Though Tara Stroll makes a case against anti-war protests during wartime, I wonder if she really knows what she implies by condemning them.

People believe that the war is wrong for more reasons than the few Ms. Stroll suggests in her column, and to suppress that belief, when 67 percent of people polled by CNN on Sept. 19 disapprove of the way President Bush is handling Iraq, is to stifle what makes America great: a difference of opinion.

I won’t address constitutional issues here and point out why freedom of speech is so critical in our society, because I suspect that not only is Ms. Stroll aware of this, as she does have a weekly column, but because it would give her too much satisfaction if I used one of her main complaints to argue against her point.
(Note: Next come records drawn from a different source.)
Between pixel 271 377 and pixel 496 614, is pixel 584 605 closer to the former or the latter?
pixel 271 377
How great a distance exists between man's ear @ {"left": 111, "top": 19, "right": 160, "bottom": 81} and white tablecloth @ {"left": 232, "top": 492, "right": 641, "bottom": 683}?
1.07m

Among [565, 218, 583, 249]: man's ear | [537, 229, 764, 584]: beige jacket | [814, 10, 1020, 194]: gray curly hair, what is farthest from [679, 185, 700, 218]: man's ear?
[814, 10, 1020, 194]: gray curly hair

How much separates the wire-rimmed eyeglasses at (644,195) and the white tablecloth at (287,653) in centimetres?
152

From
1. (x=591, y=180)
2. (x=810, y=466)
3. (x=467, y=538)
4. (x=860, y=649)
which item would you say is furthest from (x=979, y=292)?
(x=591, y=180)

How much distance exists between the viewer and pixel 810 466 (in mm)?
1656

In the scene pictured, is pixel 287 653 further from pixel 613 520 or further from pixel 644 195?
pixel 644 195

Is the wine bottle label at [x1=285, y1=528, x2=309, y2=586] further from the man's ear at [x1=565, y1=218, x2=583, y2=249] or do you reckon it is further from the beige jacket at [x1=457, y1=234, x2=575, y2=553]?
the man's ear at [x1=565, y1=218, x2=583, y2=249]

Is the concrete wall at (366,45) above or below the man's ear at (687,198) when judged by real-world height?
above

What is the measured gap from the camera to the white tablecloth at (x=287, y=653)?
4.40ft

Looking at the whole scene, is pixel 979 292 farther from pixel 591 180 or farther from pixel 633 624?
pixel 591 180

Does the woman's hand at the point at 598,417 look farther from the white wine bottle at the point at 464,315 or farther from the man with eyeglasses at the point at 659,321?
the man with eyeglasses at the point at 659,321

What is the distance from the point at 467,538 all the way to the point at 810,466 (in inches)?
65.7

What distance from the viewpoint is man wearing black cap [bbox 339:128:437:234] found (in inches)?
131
Ms. Stroll comments at one point: “If U.S. troops pulled out of Iraq now, there’d be nothing else to call it but defeat.” Slowly but immediately beginning to pull out of Iraq does not have to spell weakness; in fact, it would show strength. Realizing mistakes and improving upon them is a highly respectable quality, whether you are the leader of the free world or not. It would be far bolder of President Bush and his administration to admit invading Iraq was hasty and costly than to keep fighting a war because it “looks better.”

Perhaps instead of focusing on Iraq so fervently still, President Bush should concentrate on imminent threats and problems, such as Afghanistan and its reconstruction, and the devastation on the Gulf Coast.

Ms. Stroll claims that “There is certainly room for academic debate about whether or not it was the right choice to go to war” and she believes “that before and after the war, it is important for there to be a serious and critical discussion of American foreign policy.” Somehow I still feel her view on the war will ooze inflexible right-wing conservatism, regardless of when the war is discussed, and just look where that’s gotten us so far.

The strongest part of Ms. Stroll’s argument is that our enemies in Iraq, and over the world for that matter, are invigorated by protests and their anti-war message.

Whether people protest or not our enemies will continue to derive strength from American society. That has nothing to do with protests and everything to do with inherent hate of freedom. Because Americans are not subjected to mass oppression, our enemies fear us. They want to hold their people down and because the U.S. represents independence and liberty, they hate us.

Interestingly enough, by writing a column condemning protest, Ms. Stroll is protesting herself.

Exactly what makes us different from them is what Ms. Stroll thinks we should suppress. If she really thinks that protesting during a war is un-American, then she is missing the point of America. Different ideas make us distinct and progressive, unlike them. Ms. Stroll, methinks you protest too much about anti-war protests.